### Exercise task:
Could you extract every line of the data below and copy each one out verbatim?
* Start Record excerpts *
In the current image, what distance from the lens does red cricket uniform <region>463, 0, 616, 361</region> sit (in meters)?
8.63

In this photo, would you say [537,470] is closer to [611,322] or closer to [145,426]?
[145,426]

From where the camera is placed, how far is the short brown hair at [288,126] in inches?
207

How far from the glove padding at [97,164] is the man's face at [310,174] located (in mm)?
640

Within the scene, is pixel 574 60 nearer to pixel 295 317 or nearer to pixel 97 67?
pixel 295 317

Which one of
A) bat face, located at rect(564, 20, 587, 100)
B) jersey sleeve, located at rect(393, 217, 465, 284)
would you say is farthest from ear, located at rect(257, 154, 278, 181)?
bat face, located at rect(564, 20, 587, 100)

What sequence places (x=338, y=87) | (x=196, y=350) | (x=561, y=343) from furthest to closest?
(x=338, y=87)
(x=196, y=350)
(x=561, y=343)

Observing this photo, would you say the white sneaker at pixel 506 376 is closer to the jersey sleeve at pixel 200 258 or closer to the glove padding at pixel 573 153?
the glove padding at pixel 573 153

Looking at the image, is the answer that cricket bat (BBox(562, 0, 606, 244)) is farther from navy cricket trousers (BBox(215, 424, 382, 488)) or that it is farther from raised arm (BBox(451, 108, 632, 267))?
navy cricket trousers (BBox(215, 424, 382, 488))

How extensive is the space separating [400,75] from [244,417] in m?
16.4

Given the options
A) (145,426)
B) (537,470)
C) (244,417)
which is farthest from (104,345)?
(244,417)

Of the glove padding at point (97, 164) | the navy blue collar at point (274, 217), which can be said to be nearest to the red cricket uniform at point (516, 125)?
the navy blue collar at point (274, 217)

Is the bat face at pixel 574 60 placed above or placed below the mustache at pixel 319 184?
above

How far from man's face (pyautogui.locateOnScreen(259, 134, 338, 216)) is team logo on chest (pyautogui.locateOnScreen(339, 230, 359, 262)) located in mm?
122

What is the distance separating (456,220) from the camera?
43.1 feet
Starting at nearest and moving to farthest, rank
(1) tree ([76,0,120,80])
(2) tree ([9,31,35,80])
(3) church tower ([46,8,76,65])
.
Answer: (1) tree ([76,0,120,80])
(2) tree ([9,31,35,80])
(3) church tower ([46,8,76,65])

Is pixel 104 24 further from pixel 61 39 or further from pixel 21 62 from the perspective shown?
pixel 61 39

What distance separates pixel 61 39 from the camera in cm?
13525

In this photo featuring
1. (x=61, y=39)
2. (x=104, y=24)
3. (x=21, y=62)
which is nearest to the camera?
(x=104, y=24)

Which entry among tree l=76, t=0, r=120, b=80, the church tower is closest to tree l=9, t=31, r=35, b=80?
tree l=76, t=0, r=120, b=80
* End Record excerpts *
### Solved exercise:
In the current image, what distance from the lens does red cricket uniform <region>463, 0, 616, 361</region> sit (in meters)?
8.63

In this photo, would you say [537,470] is closer to [611,322] or closer to [145,426]?
[145,426]

From where the camera is placed, how far is the short brown hair at [288,126] in inches?
207

How far from the glove padding at [97,164] is the man's face at [310,174] located (in mm)?
640

Within the scene, is pixel 574 60 nearer to pixel 295 317 or nearer to pixel 97 67?
pixel 295 317

Which one of
A) bat face, located at rect(564, 20, 587, 100)
B) jersey sleeve, located at rect(393, 217, 465, 284)
would you say is farthest from ear, located at rect(257, 154, 278, 181)?
bat face, located at rect(564, 20, 587, 100)

What sequence places (x=338, y=87) | (x=196, y=350) | (x=561, y=343) from furthest to closest?
(x=338, y=87)
(x=196, y=350)
(x=561, y=343)

Observing this photo, would you say the white sneaker at pixel 506 376 is closer to the jersey sleeve at pixel 200 258 or closer to the glove padding at pixel 573 153?
the glove padding at pixel 573 153

Looking at the image, is the answer that cricket bat (BBox(562, 0, 606, 244)) is farther from navy cricket trousers (BBox(215, 424, 382, 488)) or that it is farther from raised arm (BBox(451, 108, 632, 267))?
navy cricket trousers (BBox(215, 424, 382, 488))

How extensive is the space separating [400,75] from [244,417] in m?
16.4

Given the options
A) (145,426)
B) (537,470)
C) (244,417)
which is farthest from (104,345)?
(244,417)

Of the glove padding at point (97, 164) | the navy blue collar at point (274, 217), which can be said to be nearest to the red cricket uniform at point (516, 125)?
the navy blue collar at point (274, 217)

Is the bat face at pixel 574 60 placed above or placed below the mustache at pixel 319 184?
above

How far from man's face (pyautogui.locateOnScreen(259, 134, 338, 216)) is team logo on chest (pyautogui.locateOnScreen(339, 230, 359, 262)) located in mm?
122

What is the distance separating (456,220) from the camera?
43.1 feet
Starting at nearest and moving to farthest, rank
(1) tree ([76,0,120,80])
(2) tree ([9,31,35,80])
(3) church tower ([46,8,76,65])
.
Answer: (1) tree ([76,0,120,80])
(2) tree ([9,31,35,80])
(3) church tower ([46,8,76,65])

Is pixel 104 24 further from pixel 61 39 or further from pixel 21 62 from the perspective shown?
pixel 61 39

What distance separates pixel 61 39 from the camera in cm?
13525

In this photo featuring
1. (x=61, y=39)
2. (x=104, y=24)
3. (x=21, y=62)
which is nearest to the camera?
(x=104, y=24)

Which entry among tree l=76, t=0, r=120, b=80, the church tower is closest to tree l=9, t=31, r=35, b=80?
tree l=76, t=0, r=120, b=80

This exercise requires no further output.